**Aim of the task:** Convert the lines from the one containing "channels: SDO/AIA 304" through the one containing "filament: [350, 118, 361, 128]", inclusive, into a Markdown table with the columns No. and Line. Give one numbered row per line, omit blank lines, and leave the pictures out.

**Provided records:**

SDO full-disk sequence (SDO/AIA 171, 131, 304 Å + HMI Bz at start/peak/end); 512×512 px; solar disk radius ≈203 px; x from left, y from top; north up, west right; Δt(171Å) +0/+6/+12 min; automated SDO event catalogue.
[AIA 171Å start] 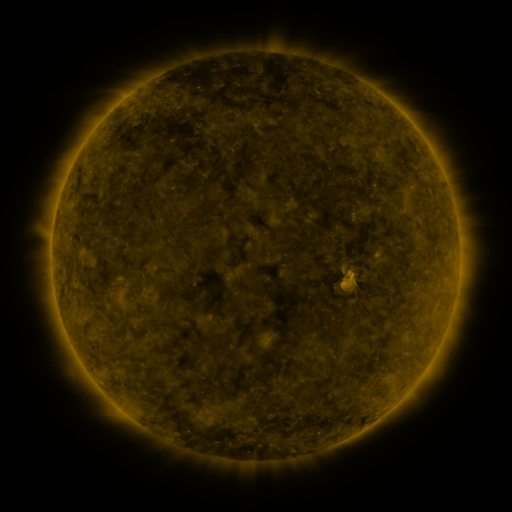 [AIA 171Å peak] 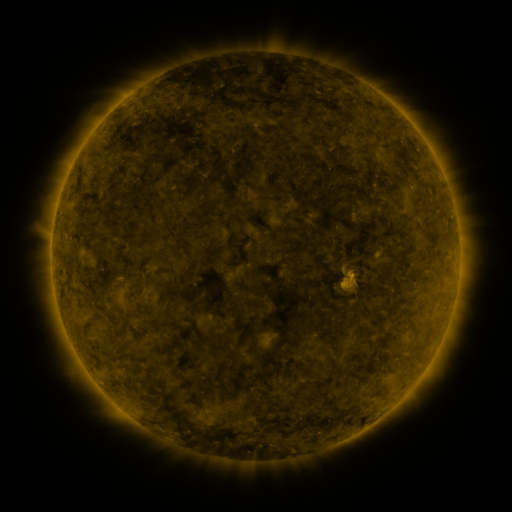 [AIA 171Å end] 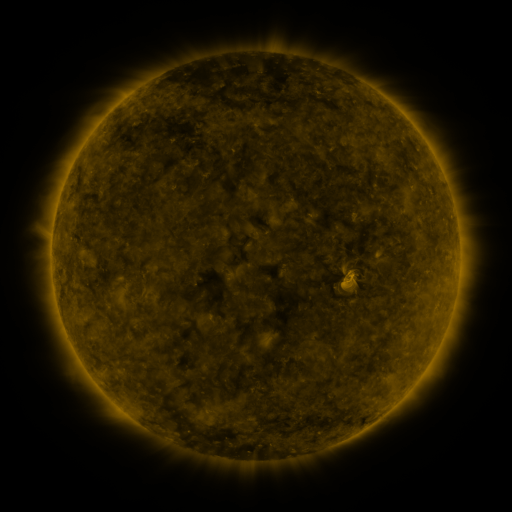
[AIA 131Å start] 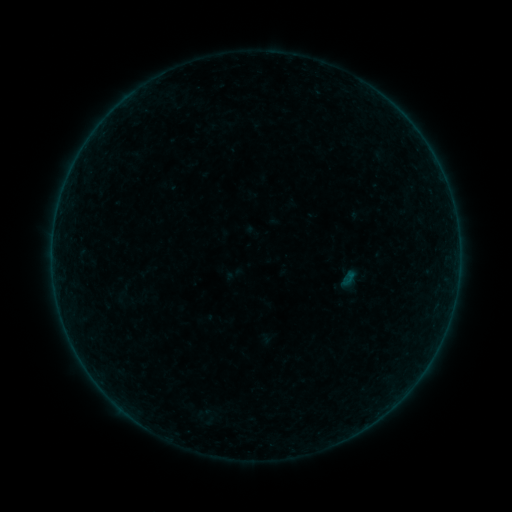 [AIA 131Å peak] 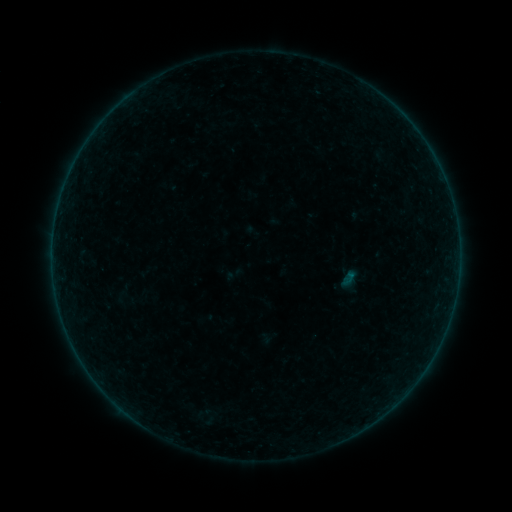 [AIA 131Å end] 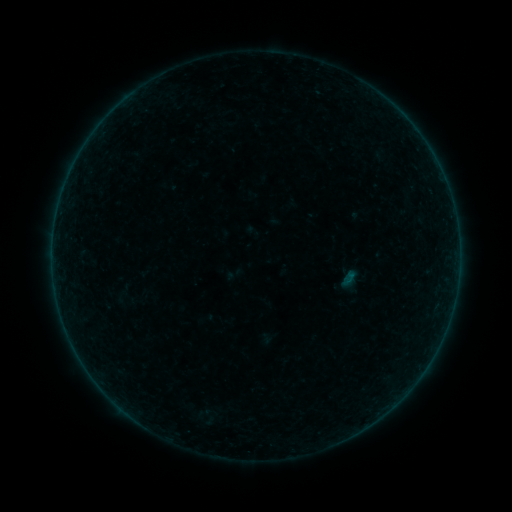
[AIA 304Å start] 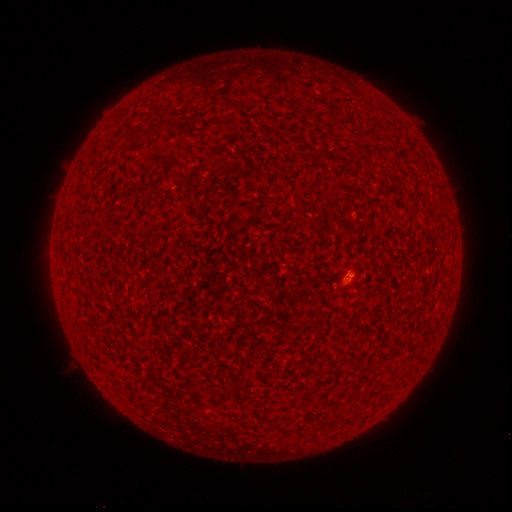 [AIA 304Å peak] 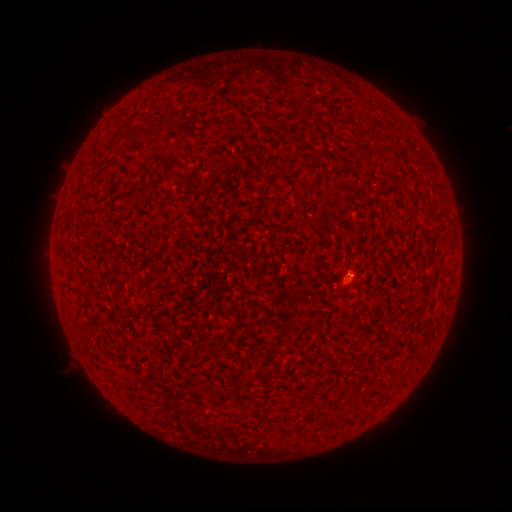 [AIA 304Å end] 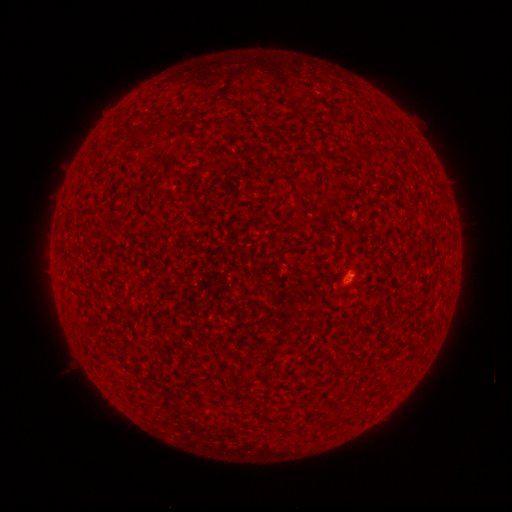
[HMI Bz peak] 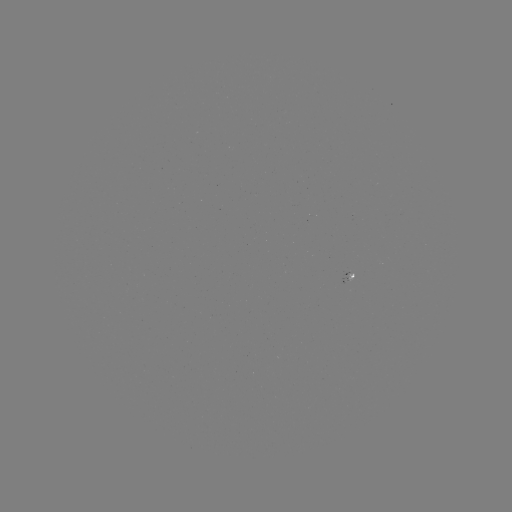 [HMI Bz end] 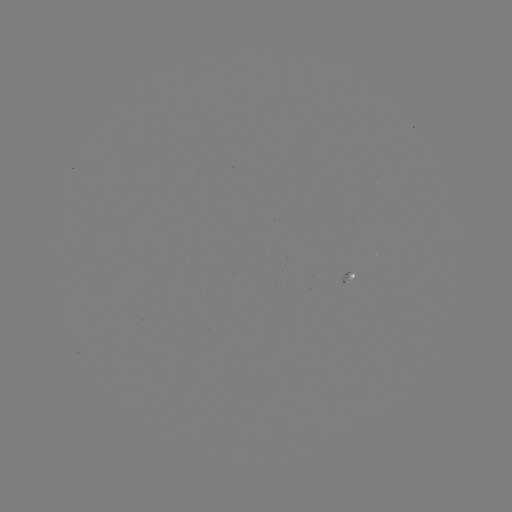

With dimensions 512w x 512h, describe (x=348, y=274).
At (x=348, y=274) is A3.7 flare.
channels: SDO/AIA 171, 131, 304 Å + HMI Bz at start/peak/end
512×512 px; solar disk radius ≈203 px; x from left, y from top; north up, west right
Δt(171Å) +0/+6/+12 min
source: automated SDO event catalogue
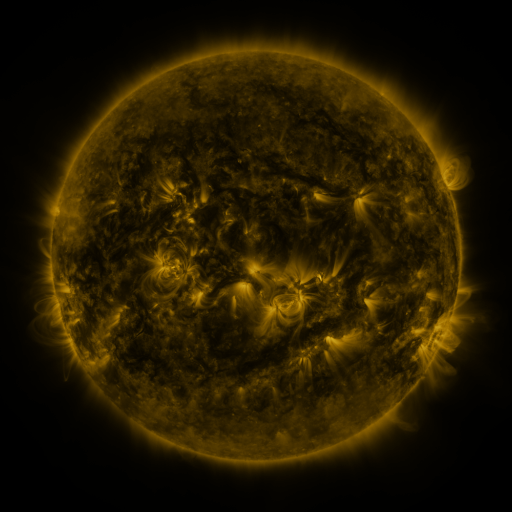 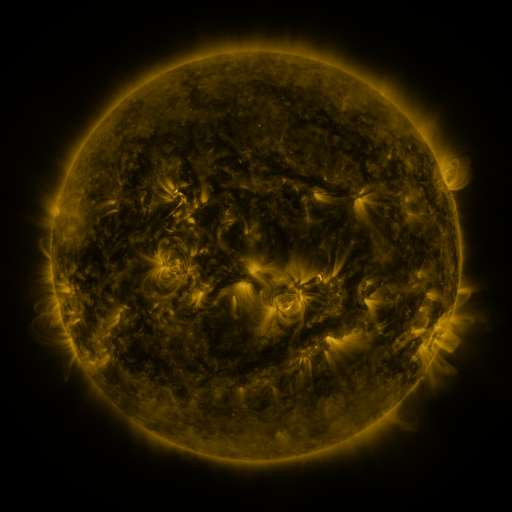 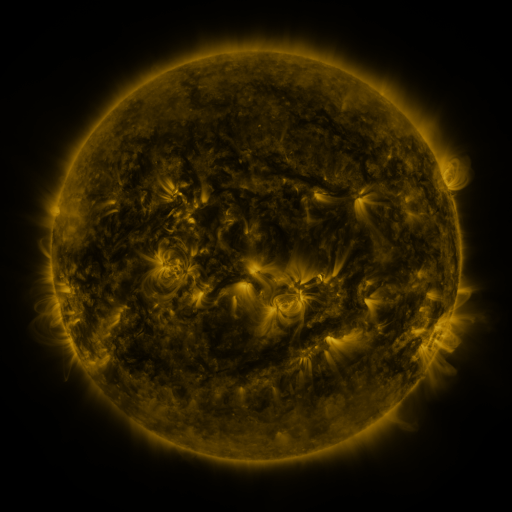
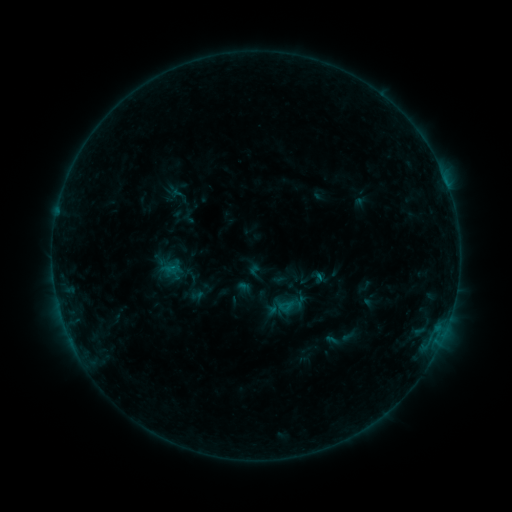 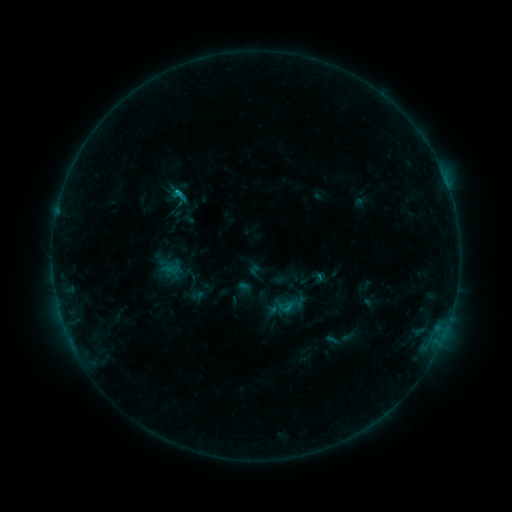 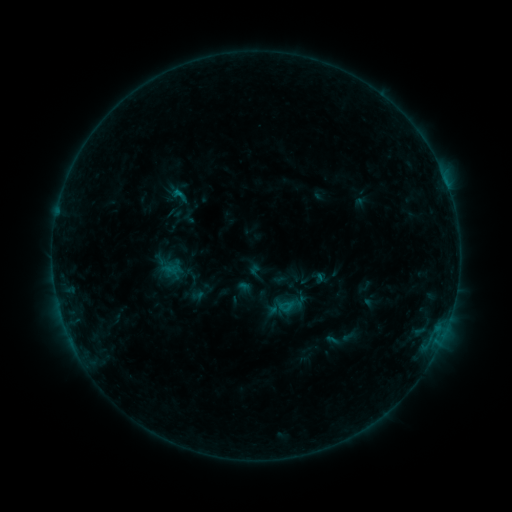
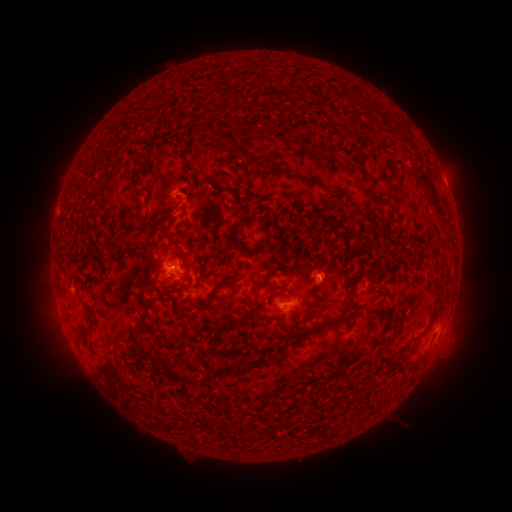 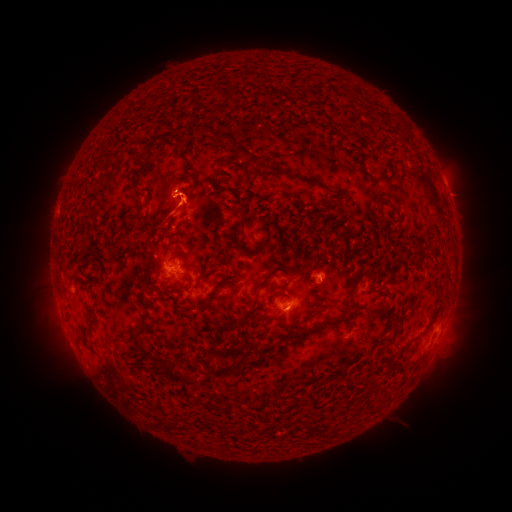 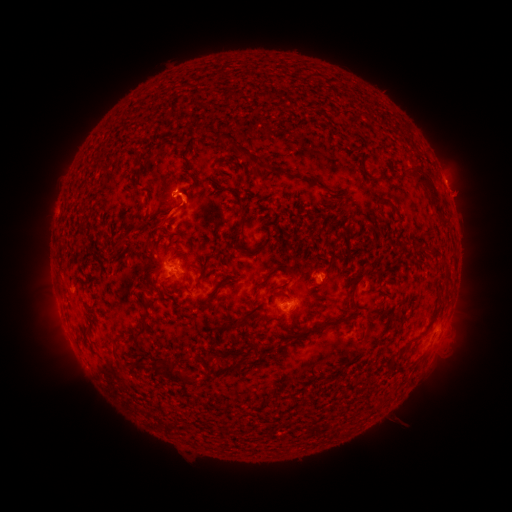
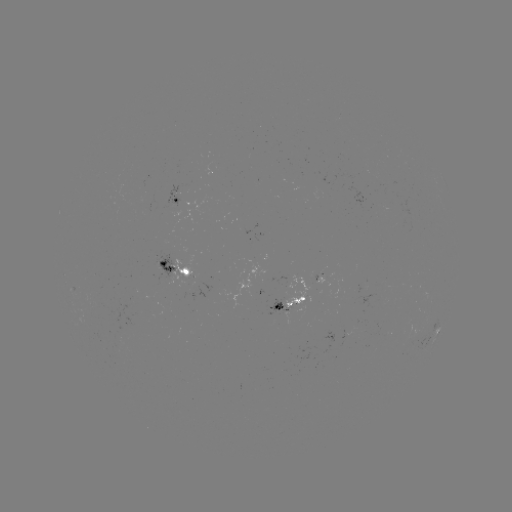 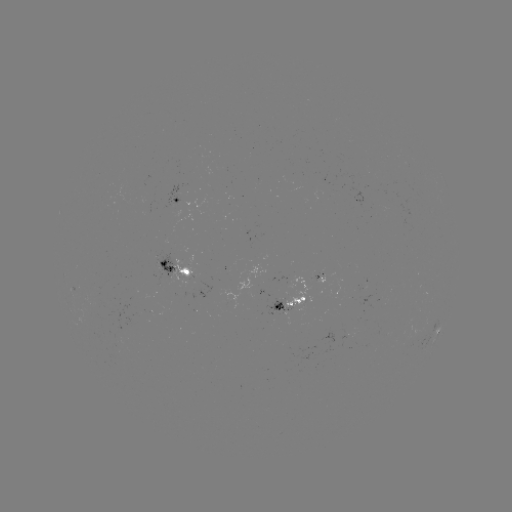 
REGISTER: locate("eruption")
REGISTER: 179,200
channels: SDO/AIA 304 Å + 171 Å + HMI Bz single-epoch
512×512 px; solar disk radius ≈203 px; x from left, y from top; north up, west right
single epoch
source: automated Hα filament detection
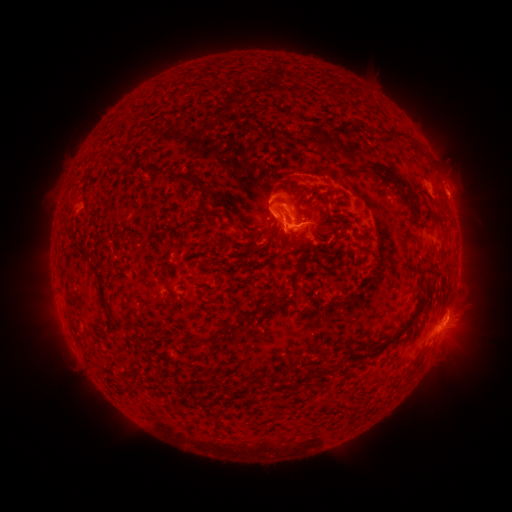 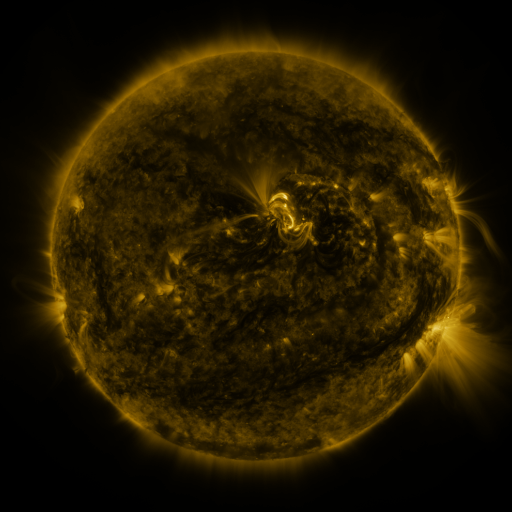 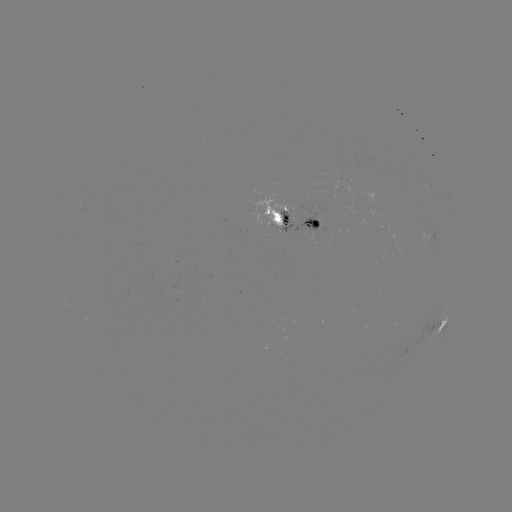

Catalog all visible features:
filament: [350, 118, 361, 128]
filament: [244, 123, 260, 132]
filament: [265, 127, 318, 145]
filament: [386, 128, 409, 138]
filament: [340, 145, 355, 158]
filament: [366, 159, 410, 188]
filament: [146, 171, 162, 190]
filament: [211, 201, 223, 211]
filament: [293, 210, 300, 221]
filament: [278, 227, 289, 248]
filament: [298, 228, 306, 241]
filament: [306, 237, 316, 253]
filament: [244, 243, 253, 252]
filament: [77, 249, 88, 261]
filament: [88, 263, 110, 314]
filament: [203, 300, 215, 306]
filament: [195, 311, 246, 345]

**Written answer:**
| No. | Line |
|---|---|
| 1 | channels: SDO/AIA 304 Å + 171 Å + HMI Bz single-epoch |
| 2 | 512×512 px; solar disk radius ≈203 px; x from left, y from top; north up, west right |
| 3 | single epoch |
| 4 | source: automated Hα filament detection |
| 5 | Catalog all visible features: |
| 6 | filament: [350, 118, 361, 128] |